§ Source extract
---*---
Beira () was one of the six traditional provinces or comarcas of Portugal.

The territorial extension is different from that of the area called the Beiras, which refers to three provinces of 1936, Beira Alta, Beira Baixa and Beira Litoral.

Geography
The most important cities within the borders of the traditional province are: Coimbra, Aveiro, Leiria, Viseu, Castelo Branco, Guarda, Figueira da Foz, Covilhã and Pinhel.

The main river is the Mondego; other rivers include the Vouga, Dão, Côa, Zêzere and Paiva. The largest mountain range is Serra da Estrela – Continental Portugal's highest – other ranges being the Caramulo, Marofa, Gardunha, and Bussaco.

Administrative history
After the 15th Century, the new Kingdom of Portugal was divided into six great administrative units, referred to as comarcas. Since the Middle Ages  there existed the Beira Province.

1832
In 1832 this province was divided into
 Beira Alta
 Beira Baixa

1936
In 1936 these were divided among three provinces, one of which contained area that was not included in Beira Province:
 Beira Alta - "natural" regions of Beira Alta and Beira Transmontana
 Beira Baixa
 Beira Litoral 
Sometimes collectively referred to as the Beiras.

1976
In 1976 the provinces were abolished leaving only the 18 districts.
---*---
Stored records:

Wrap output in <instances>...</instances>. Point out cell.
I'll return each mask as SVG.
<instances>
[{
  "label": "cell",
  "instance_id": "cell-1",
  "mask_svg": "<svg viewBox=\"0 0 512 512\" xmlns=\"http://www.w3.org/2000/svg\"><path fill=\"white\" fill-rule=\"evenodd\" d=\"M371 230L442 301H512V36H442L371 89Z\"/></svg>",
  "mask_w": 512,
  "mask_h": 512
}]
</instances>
---*---
§ Problem description
According to the Beira text, what is the main river of the traditional province?

§ Answer below
The Mondego